Start DATA PROVIDED

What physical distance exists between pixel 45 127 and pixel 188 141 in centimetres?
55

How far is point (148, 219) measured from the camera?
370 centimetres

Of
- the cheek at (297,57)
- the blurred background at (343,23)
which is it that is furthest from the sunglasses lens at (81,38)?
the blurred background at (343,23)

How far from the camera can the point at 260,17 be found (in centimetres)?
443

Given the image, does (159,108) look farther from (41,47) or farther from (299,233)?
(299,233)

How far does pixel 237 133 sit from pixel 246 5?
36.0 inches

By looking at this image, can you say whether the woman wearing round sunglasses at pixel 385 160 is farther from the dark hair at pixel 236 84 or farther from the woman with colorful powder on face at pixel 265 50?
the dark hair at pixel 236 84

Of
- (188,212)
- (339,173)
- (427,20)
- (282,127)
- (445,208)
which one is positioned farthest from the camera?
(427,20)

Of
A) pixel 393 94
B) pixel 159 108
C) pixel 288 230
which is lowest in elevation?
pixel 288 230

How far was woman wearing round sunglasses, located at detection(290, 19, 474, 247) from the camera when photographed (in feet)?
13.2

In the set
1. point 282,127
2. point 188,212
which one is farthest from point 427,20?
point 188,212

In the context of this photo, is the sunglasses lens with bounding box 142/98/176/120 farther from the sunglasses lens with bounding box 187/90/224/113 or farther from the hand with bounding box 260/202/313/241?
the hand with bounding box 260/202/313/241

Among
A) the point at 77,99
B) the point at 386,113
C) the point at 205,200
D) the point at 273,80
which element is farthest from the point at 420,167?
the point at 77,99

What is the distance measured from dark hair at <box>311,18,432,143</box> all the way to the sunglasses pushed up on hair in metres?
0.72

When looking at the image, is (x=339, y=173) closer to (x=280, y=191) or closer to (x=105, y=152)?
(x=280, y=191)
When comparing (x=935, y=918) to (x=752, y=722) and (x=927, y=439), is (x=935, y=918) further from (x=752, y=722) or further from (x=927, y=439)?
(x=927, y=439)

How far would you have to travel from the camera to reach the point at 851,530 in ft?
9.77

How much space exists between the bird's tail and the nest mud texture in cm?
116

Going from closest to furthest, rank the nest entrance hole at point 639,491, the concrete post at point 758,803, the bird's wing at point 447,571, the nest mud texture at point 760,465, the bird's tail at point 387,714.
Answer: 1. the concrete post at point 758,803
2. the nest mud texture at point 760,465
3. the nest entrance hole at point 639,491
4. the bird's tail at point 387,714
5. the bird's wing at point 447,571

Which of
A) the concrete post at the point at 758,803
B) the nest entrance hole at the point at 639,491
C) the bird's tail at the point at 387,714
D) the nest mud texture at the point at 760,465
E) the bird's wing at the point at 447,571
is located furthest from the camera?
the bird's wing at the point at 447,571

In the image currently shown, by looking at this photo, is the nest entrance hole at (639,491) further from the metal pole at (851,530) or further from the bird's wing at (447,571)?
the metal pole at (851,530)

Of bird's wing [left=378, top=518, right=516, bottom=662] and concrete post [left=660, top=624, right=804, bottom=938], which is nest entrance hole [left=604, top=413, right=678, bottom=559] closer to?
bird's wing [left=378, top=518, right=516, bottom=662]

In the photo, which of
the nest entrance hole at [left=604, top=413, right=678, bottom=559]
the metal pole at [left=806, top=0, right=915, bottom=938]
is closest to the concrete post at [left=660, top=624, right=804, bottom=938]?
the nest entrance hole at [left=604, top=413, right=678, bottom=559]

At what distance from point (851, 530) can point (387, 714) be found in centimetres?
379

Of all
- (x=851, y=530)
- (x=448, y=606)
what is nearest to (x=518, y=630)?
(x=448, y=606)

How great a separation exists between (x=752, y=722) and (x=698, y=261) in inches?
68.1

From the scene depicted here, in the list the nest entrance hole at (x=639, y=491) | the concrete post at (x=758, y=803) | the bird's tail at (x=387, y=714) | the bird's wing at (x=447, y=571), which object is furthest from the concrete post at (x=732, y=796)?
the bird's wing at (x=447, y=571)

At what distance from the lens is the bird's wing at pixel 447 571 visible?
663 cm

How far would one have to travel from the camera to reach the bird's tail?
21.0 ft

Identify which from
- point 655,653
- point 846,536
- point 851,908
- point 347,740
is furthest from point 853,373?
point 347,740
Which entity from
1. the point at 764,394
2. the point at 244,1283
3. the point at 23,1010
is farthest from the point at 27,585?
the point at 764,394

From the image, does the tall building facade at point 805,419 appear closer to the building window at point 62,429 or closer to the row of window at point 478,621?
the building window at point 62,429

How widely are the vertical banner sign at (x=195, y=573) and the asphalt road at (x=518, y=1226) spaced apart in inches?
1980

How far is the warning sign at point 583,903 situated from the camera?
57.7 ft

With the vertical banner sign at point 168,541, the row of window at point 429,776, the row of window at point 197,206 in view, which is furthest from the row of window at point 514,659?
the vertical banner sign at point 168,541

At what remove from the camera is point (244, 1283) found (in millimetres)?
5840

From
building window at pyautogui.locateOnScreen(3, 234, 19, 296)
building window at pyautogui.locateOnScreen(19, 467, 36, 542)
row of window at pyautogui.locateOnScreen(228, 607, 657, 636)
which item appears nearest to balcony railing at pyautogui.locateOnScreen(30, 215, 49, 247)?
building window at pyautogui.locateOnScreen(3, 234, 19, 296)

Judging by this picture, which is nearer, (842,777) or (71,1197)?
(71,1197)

End DATA PROVIDED

[AIM OF THE TASK]: Arrange every line of the records above as one numbered list, in their original order, leaving out the blank lines.

[TASK OUTPUT]:
1. What physical distance exists between pixel 45 127 and pixel 188 141 in centimetres?
2. 55
3. How far is point (148, 219) measured from the camera?
4. 370 centimetres
5. Of
6. - the cheek at (297,57)
7. - the blurred background at (343,23)
8. which is it that is furthest from the sunglasses lens at (81,38)?
9. the blurred background at (343,23)
10. How far from the camera can the point at 260,17 be found (in centimetres)?
11. 443
12. Given the image, does (159,108) look farther from (41,47) or farther from (299,233)?
13. (299,233)
14. How far does pixel 237 133 sit from pixel 246 5?
15. 36.0 inches
16. By looking at this image, can you say whether the woman wearing round sunglasses at pixel 385 160 is farther from the dark hair at pixel 236 84 or farther from the woman with colorful powder on face at pixel 265 50?
17. the dark hair at pixel 236 84
18. Of
19. - (188,212)
20. - (339,173)
21. - (427,20)
22. - (282,127)
23. - (445,208)
24. which one is positioned farthest from the camera?
25. (427,20)
26. Of
27. A) pixel 393 94
28. B) pixel 159 108
29. C) pixel 288 230
30. which is lowest in elevation?
31. pixel 288 230
32. How far was woman wearing round sunglasses, located at detection(290, 19, 474, 247) from the camera when photographed (in feet)?
33. 13.2
34. In the set
35. 1. point 282,127
36. 2. point 188,212
37. which one is farthest from point 427,20?
38. point 188,212
39. In the context of this photo, is the sunglasses lens with bounding box 142/98/176/120 farther from the sunglasses lens with bounding box 187/90/224/113 or farther from the hand with bounding box 260/202/313/241?
40. the hand with bounding box 260/202/313/241
41. Among
42. A) the point at 77,99
43. B) the point at 386,113
44. C) the point at 205,200
45. D) the point at 273,80
46. which element is farthest from the point at 420,167?
47. the point at 77,99
48. What is the distance measured from dark hair at <box>311,18,432,143</box> all the way to the sunglasses pushed up on hair in metres?
49. 0.72
50. When looking at the image, is (x=339, y=173) closer to (x=280, y=191) or closer to (x=105, y=152)?
51. (x=280, y=191)
52. When comparing (x=935, y=918) to (x=752, y=722) and (x=927, y=439), is (x=935, y=918) further from (x=752, y=722) or further from (x=927, y=439)?
53. (x=927, y=439)
54. How far would you have to travel from the camera to reach the point at 851,530 in ft?
55. 9.77
56. How much space exists between the bird's tail and the nest mud texture in cm?
57. 116
58. Going from closest to furthest, rank the nest entrance hole at point 639,491, the concrete post at point 758,803, the bird's wing at point 447,571, the nest mud texture at point 760,465, the bird's tail at point 387,714.
59. Answer: 1. the concrete post at point 758,803
60. 2. the nest mud texture at point 760,465
61. 3. the nest entrance hole at point 639,491
62. 4. the bird's tail at point 387,714
63. 5. the bird's wing at point 447,571
64. Which of
65. A) the concrete post at the point at 758,803
66. B) the nest entrance hole at the point at 639,491
67. C) the bird's tail at the point at 387,714
68. D) the nest mud texture at the point at 760,465
69. E) the bird's wing at the point at 447,571
70. is located furthest from the camera?
71. the bird's wing at the point at 447,571
72. In the image currently shown, by looking at this photo, is the nest entrance hole at (639,491) further from the metal pole at (851,530) or further from the bird's wing at (447,571)?
73. the metal pole at (851,530)
74. Of bird's wing [left=378, top=518, right=516, bottom=662] and concrete post [left=660, top=624, right=804, bottom=938], which is nest entrance hole [left=604, top=413, right=678, bottom=559] closer to?
75. bird's wing [left=378, top=518, right=516, bottom=662]
76. In the photo, which of
77. the nest entrance hole at [left=604, top=413, right=678, bottom=559]
78. the metal pole at [left=806, top=0, right=915, bottom=938]
79. is closest to the concrete post at [left=660, top=624, right=804, bottom=938]?
80. the nest entrance hole at [left=604, top=413, right=678, bottom=559]
81. At what distance from point (851, 530) can point (387, 714) be found in centimetres?
82. 379
83. Of all
84. - (x=851, y=530)
85. - (x=448, y=606)
86. what is nearest to (x=518, y=630)?
87. (x=448, y=606)
88. How great a separation exists between (x=752, y=722) and (x=698, y=261) in inches?
89. 68.1
90. From the scene depicted here, in the list the nest entrance hole at (x=639, y=491) | the concrete post at (x=758, y=803) | the bird's tail at (x=387, y=714) | the bird's wing at (x=447, y=571), which object is furthest from the concrete post at (x=732, y=796)?
91. the bird's wing at (x=447, y=571)
92. At what distance from the lens is the bird's wing at pixel 447 571 visible?
93. 663 cm
94. How far would one have to travel from the camera to reach the bird's tail?
95. 21.0 ft
96. Identify which from
97. - point 655,653
98. - point 846,536
99. - point 851,908
100. - point 347,740
101. is furthest from point 853,373?
102. point 347,740
103. Which entity from
104. 1. the point at 764,394
105. 2. the point at 244,1283
106. 3. the point at 23,1010
107. is farthest from the point at 27,585?
108. the point at 764,394
109. From the image, does the tall building facade at point 805,419 appear closer to the building window at point 62,429 or closer to the row of window at point 478,621?
110. the building window at point 62,429
111. How widely are the vertical banner sign at (x=195, y=573) and the asphalt road at (x=518, y=1226) spaced apart in inches?
112. 1980
113. How far is the warning sign at point 583,903 situated from the camera?
114. 57.7 ft
115. With the vertical banner sign at point 168,541, the row of window at point 429,776, the row of window at point 197,206 in view, which is furthest from the row of window at point 514,659?
116. the vertical banner sign at point 168,541
117. At what remove from the camera is point (244, 1283) found (in millimetres)?
118. 5840
119. From
120. building window at pyautogui.locateOnScreen(3, 234, 19, 296)
121. building window at pyautogui.locateOnScreen(19, 467, 36, 542)
122. row of window at pyautogui.locateOnScreen(228, 607, 657, 636)
123. which item appears nearest to balcony railing at pyautogui.locateOnScreen(30, 215, 49, 247)?
124. building window at pyautogui.locateOnScreen(3, 234, 19, 296)
125. Judging by this picture, which is nearer, (842,777) or (71,1197)?
126. (71,1197)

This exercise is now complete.